Il reste que James Bond demeure foncièrement, aujourd'hui comme hier, le macho qu'il a toujours été. Un coureur de jupons sexiste, qui passe d'une Bond Girl à une autre sans états d'âme, que celles-ci soient sacrifiées ou non au profit de sa propre survie.

Barbara Bach, l'actrice qui incarnait la Bond Girl de The Spy Who Loved Me (1977), a déjà qualifié James Bond de «porc chauvin qui se sert des femmes comme d'un bouclier pare-balles». Pour le personnage de M, la patronne du MI6 qu'interprète Judi Dench depuis 1995, Bond est «un dinosaure sexiste et misogyne, un reliquat de la guerre froide». Rien de moins.

Skyfall, à l'affiche depuis hier, a beau être un réjouissant feu d'artifice cinématographique, avec de l'action, des cascades (celle du Grand Bazar d'Istanbul est époustouflante) et une maîtrise scénaristique rarement atteinte dans un film de James Bond, et il a beau, grâce à la réalisation suave de Sam Mendes, se comparer avantageusement à bien d'autres titres de la série, il ne fait pas exception.
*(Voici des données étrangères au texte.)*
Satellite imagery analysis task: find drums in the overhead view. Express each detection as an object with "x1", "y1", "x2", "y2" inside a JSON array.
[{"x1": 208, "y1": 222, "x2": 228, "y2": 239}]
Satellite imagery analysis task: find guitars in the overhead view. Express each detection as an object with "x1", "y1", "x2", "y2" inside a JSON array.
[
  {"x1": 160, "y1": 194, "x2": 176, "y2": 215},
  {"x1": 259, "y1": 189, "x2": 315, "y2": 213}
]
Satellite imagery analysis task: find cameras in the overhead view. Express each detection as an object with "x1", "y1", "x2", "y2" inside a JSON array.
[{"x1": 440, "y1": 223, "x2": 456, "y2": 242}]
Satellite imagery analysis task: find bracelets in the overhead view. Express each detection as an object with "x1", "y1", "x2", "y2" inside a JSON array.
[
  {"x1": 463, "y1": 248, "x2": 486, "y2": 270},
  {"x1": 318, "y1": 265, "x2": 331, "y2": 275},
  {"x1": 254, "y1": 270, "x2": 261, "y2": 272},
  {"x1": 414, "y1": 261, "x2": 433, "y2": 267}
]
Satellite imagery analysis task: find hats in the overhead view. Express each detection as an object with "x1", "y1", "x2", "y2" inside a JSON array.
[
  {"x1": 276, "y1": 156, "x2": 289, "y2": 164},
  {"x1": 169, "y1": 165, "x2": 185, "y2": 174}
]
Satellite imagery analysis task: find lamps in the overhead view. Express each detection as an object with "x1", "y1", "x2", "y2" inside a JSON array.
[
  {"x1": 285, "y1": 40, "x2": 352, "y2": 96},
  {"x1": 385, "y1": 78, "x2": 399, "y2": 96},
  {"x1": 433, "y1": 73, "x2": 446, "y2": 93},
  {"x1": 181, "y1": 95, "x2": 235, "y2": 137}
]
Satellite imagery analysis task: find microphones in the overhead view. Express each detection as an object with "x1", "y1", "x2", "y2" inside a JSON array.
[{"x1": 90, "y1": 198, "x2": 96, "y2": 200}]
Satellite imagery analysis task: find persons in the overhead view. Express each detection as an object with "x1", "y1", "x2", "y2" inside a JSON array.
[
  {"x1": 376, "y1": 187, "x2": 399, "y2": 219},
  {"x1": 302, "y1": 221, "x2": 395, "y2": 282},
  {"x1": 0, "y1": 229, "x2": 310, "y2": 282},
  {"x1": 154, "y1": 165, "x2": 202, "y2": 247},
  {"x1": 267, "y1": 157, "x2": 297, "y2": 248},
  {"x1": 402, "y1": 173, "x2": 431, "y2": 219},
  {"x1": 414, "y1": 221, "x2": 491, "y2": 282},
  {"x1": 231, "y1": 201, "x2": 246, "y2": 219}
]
James Bond y est authentiquement macho.

«Les femmes préfèrent les ginos, les machos, les camaro», chantait Marc Déry (à l'époque de Zébulon). En constatant que plus d'un million et demi de Québécois regardent l'émission de téléréalité Occupation double chaque semaine, on se dit que Déry, malgré la caricature, disait sans doute vrai. Et tant pis pour les hommes «roses» qui tentent de faire mentir les statistiques selon lesquelles le mâle québécois ne se charge encore aujourd'hui que de 15% des tâches du ménage.

James Bond est tout sauf un homme rose. Il est le fruit de l'imagination d'un ancien officier de la marine qui a travaillé pour les Services secrets britanniques pendant la Deuxième Guerre mondiale et est devenu journaliste et romancier, qui s'est inventé un alter ego à son image: un nationaliste anticommuniste, avec un fort penchant pour l'alcool et les femmes.

Ian Fleming, à dessein, a fait de la figure du macho impénitent un héros populaire du cinéma mondial. Pour le meilleur et pour le pire. Devant le succès phénoménal de la «franchise» cinématographique, la question se pose: pourquoi est-il socialement acceptable, aujourd'hui comme hier, d'afficher son affection pour le personnage ouvertement sexiste qu'est James Bond?

Parce qu'il a un certain «degré de sophistication», comme diraient les Anglais, qui compense son machisme? Parce qu'il incarne un refus du politiquement correct? Non. Parce que malgré tous ses défauts, c'est James. Et qu'il est irrésistible.